Mexican billionaire Mr Slim and British businessman Mr Branson are among those who see virtues of a 3-day work week model, under which employees can work for 11-hours a day for three days, following which they can have a 4-day long off in a week.
The proponents of this believe that employee productivity can be improved with longer working hours in just three days, as against spreading them across more number of days.
However, experts in India believe it may not be practical in India, at least for many industries and job profiles.
"The idea of 11-hour work days is like sprint running or a 100-meter dash and therefore the model will only suit some industries or jobs. For instance customer service, retail, entertainment and healthcare cannot operate on this model," SAP Labs India HR head T. Shivaram said.
"In developing economies where productivity is the key, the need is to create more jobs and therefore this model will not work," Mr Shivaram said.
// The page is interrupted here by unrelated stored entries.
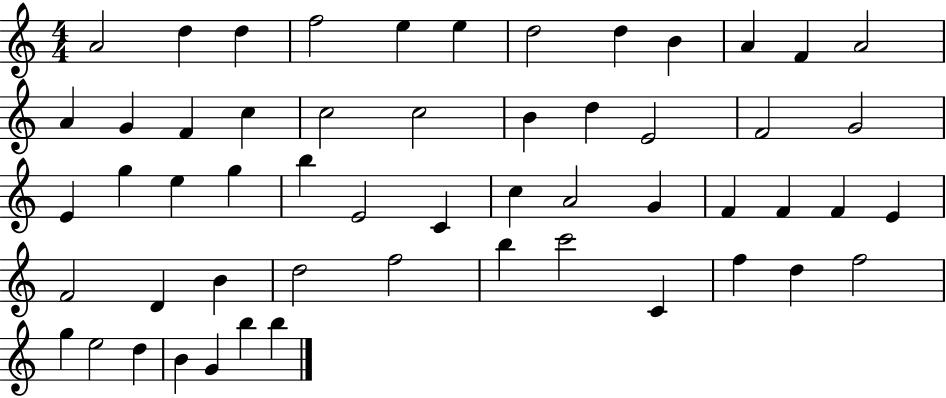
{
  \clef treble
  \numericTimeSignature
  \time 4/4
  \key c \major
  a'2 d''4 d''4 | f''2 e''4 e''4 | d''2 d''4 b'4 | a'4 f'4 a'2 | \break a'4 g'4 f'4 c''4 | c''2 c''2 | b'4 d''4 e'2 | f'2 g'2 | \break e'4 g''4 e''4 g''4 | b''4 e'2 c'4 | c''4 a'2 g'4 | f'4 f'4 f'4 e'4 | \break f'2 d'4 b'4 | d''2 f''2 | b''4 c'''2 c'4 | f''4 d''4 f''2 | \break g''4 e''2 d''4 | b'4 g'4 b''4 b''4 | \bar "|."
}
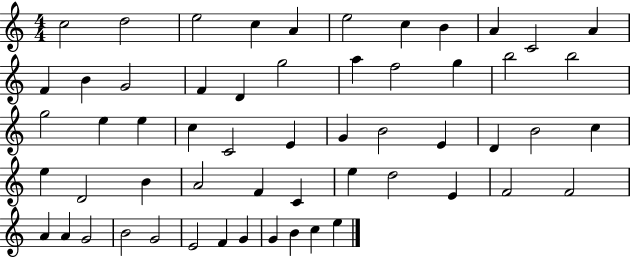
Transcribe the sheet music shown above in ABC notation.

X:1
T:Untitled
M:4/4
L:1/4
K:C
c2 d2 e2 c A e2 c B A C2 A F B G2 F D g2 a f2 g b2 b2 g2 e e c C2 E G B2 E D B2 c e D2 B A2 F C e d2 E F2 F2 A A G2 B2 G2 E2 F G G B c e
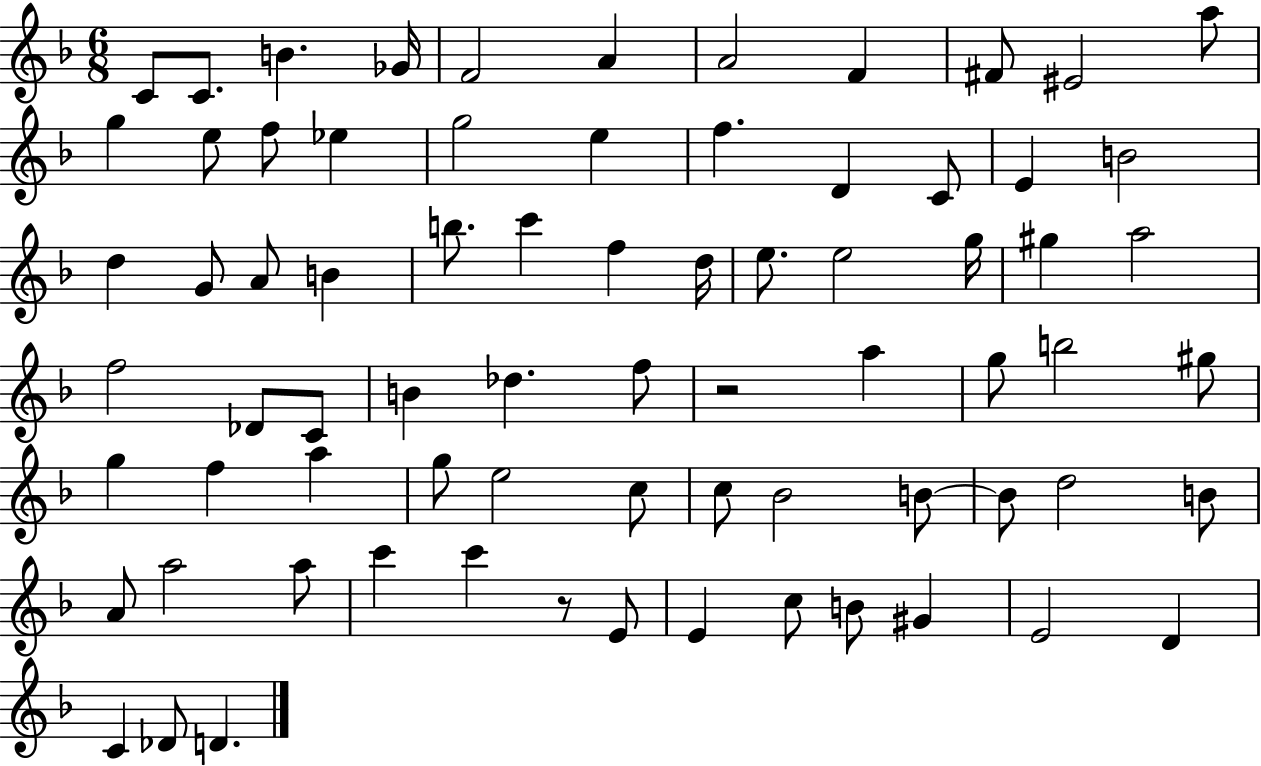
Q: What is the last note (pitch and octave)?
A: D4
Moreover, this model can create adverse issues for workers who are paid on per-hour basis, as they might have to take up a second job to make up for the lost income. Such workers would be working for 33 hours under a three-day work model, instead of a standard 40 hours. Joseph Devasia, managing partner of global executive recruitment firm Antal International Network also said that a compressed workplace culture is not at all feasible for India.
"We in India are poor on productivity and a 3-day work week would reduce that further. I believe even now a 5-6 day week produces only as much as 3 days equivalent of work in the western world," he said.
Such a time schedule would also impact those with additional responsibility outside their job, as they would have virtually zero free time during workdays.